Experimentally verified PPIs were collected between rice and M. grisea (Pellegrini et al., 1999; Jia et al., 2000; Krogh et al., 2001; Ng et al., 2003; Salwinski et al., 2004; Quevillon et al., 2005; Shoemaker and Panchenko, 2007; Wang et al., 2007; Najafabadi and Salavati, 2008; Parker et al., 2008; Ribot et al., 2008; Kumar and Nanduri, 2010; Mukhtar et al., 2011; Li et al., 2012; Maetschke et al., 2012; Mentlak et al., 2012; Park et al., 2012; Schleker et al., 2012; Simonsen et al., 2012; Meyer et al., 2013; Mosca et al., 2014; Rao et al., 2014; Sahu et al., 2014; Tully et al., 2014; Nourani et al., 2015; Li et al., 2016; Singh et al., 2016; Klopfenstein et al., 2018; Savojardo et al., 2018; Karan et al., 2019; Ma et al., 2019; Sahu et al., 2019; Loaiza et al., 2020; Lu et al., 2020; Singh et al., 2020; Wang et al., 2020; Rapposelli et al., 2021; Kumar et al., 2022; Mishra et al., 2022; Wu et al., 2015) from an exhaustive literature survey and used an independent dataset Table 1.

TABLE 1

Table 1 List of experimental validated PPIs retrieved from literature search.

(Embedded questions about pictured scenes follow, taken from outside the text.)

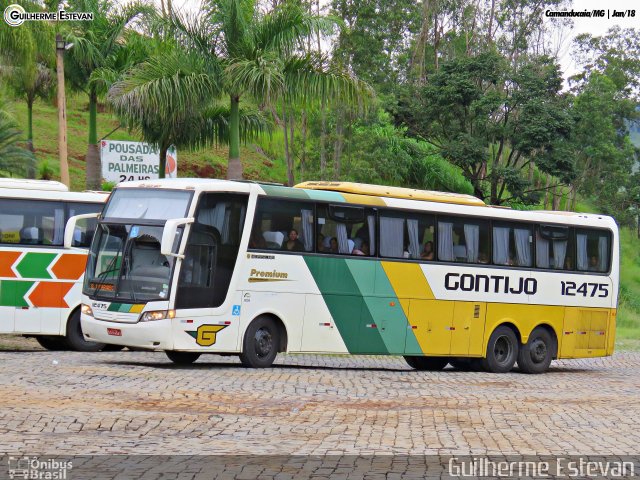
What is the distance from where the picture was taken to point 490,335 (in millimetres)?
22938

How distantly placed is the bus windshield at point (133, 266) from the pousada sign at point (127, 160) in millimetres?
13225

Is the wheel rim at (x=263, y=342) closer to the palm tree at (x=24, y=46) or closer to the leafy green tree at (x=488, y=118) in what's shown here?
the palm tree at (x=24, y=46)

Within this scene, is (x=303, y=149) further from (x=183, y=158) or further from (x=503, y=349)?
(x=503, y=349)

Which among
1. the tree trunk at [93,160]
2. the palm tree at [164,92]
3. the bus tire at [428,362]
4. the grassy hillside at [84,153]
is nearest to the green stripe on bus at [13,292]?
the palm tree at [164,92]

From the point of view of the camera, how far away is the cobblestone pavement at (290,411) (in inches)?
423

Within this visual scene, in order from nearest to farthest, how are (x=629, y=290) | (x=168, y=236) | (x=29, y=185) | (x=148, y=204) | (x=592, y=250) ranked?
(x=168, y=236)
(x=148, y=204)
(x=29, y=185)
(x=592, y=250)
(x=629, y=290)

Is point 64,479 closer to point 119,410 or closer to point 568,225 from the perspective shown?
point 119,410

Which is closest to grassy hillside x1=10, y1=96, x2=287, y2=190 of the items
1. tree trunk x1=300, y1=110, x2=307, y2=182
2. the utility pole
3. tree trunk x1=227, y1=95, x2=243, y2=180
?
tree trunk x1=300, y1=110, x2=307, y2=182

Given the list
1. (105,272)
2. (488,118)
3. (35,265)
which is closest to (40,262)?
(35,265)

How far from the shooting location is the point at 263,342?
1944 centimetres

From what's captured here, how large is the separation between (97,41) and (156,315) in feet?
57.1

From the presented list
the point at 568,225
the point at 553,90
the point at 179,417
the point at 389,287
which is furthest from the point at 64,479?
the point at 553,90

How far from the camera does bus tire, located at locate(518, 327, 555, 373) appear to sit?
77.2 feet

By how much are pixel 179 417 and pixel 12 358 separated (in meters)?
7.95
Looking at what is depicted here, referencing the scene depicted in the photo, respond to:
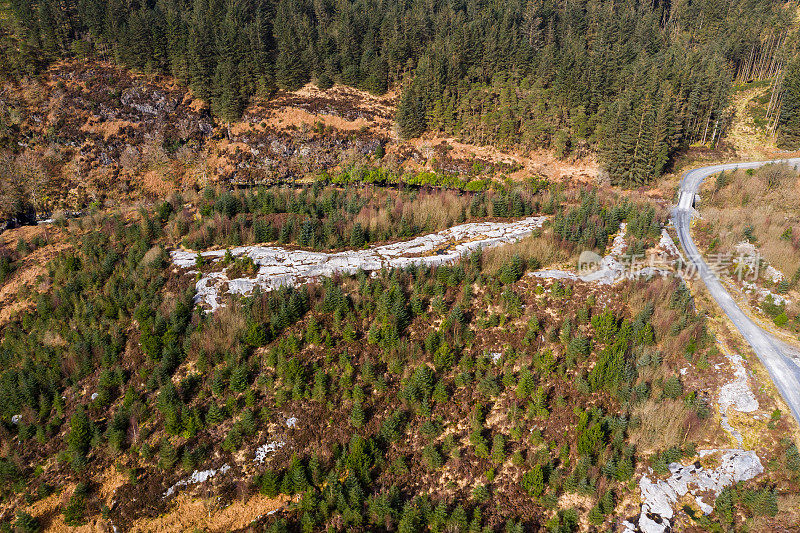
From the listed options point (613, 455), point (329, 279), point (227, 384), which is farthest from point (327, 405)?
A: point (613, 455)

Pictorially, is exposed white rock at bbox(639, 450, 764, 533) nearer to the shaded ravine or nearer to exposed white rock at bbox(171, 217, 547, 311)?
the shaded ravine

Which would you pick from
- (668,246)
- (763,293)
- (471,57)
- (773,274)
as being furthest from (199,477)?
(471,57)

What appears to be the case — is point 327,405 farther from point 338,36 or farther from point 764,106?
point 764,106

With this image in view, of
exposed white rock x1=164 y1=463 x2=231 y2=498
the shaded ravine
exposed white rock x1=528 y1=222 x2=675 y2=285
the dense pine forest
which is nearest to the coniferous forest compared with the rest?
exposed white rock x1=164 y1=463 x2=231 y2=498

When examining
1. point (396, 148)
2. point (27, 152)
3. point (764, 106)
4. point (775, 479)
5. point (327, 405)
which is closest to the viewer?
point (775, 479)

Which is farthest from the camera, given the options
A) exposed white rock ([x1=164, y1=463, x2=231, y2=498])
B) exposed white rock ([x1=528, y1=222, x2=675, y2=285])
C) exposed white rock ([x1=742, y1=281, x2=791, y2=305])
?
exposed white rock ([x1=528, y1=222, x2=675, y2=285])

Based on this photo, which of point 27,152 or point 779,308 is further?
point 27,152
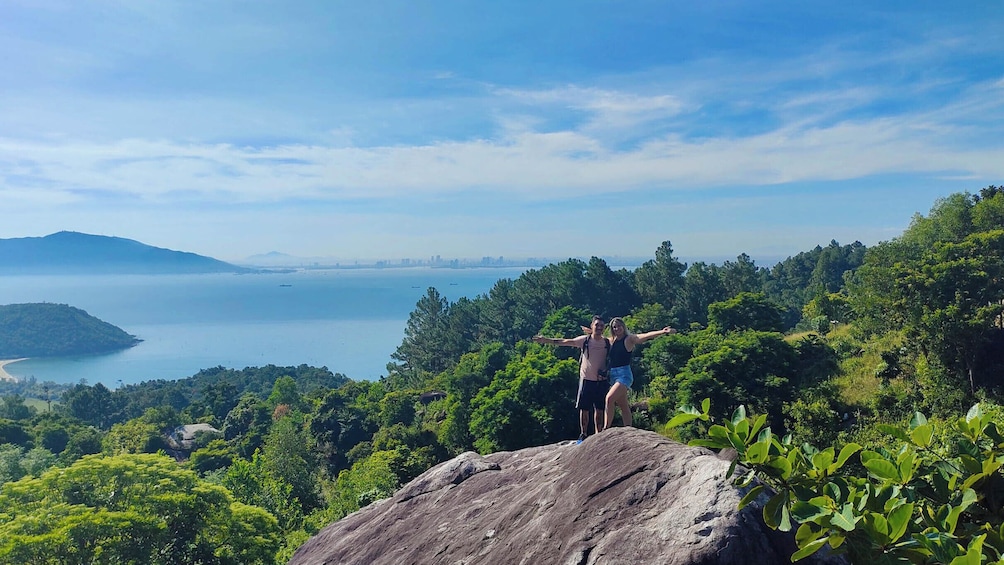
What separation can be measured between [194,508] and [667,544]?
59.2 feet

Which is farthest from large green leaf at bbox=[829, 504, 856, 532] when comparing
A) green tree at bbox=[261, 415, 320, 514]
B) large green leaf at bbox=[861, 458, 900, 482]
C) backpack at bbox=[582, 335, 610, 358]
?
green tree at bbox=[261, 415, 320, 514]

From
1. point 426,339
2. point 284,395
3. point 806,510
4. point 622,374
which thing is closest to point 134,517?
point 622,374

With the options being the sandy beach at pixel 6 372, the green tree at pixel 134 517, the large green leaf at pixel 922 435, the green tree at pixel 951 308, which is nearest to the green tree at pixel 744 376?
the green tree at pixel 951 308

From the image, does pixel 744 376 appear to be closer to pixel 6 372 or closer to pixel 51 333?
pixel 6 372

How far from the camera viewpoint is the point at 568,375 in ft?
111

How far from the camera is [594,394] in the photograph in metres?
8.45

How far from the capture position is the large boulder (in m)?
4.17

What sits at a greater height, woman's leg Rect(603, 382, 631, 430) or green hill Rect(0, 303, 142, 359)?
woman's leg Rect(603, 382, 631, 430)

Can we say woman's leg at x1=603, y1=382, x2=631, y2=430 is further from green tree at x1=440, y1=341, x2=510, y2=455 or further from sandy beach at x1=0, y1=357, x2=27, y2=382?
sandy beach at x1=0, y1=357, x2=27, y2=382

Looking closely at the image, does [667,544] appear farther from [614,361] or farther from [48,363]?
[48,363]

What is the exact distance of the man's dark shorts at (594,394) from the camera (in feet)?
27.7

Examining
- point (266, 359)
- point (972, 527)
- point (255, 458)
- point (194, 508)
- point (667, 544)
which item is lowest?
point (266, 359)

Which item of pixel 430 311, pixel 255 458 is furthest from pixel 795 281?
pixel 255 458

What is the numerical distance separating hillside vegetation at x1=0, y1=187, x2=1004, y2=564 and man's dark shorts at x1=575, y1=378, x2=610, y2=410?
282 cm
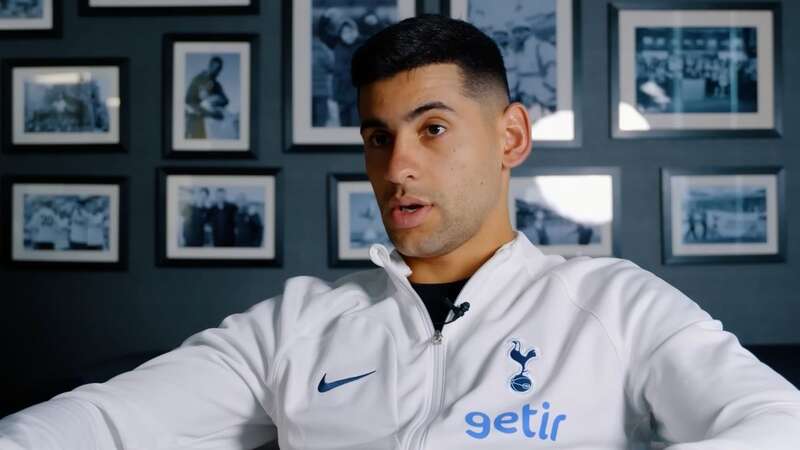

2.4 Development of computational models to predict the PPIs in rice and M. grisea

The 12,091 positive-like rice proteins as well as 6,151 positive-like M. grisea proteins were used for the development of computational models. In this study, PPI was determined using domain-based, interolog, GO, and phylogenetic-based models. Figure 1 shows a schematic representation of the entire model development.

FIGURE 1

Figure 1 A schematic representation showing the overall prediction network for the proposed model development.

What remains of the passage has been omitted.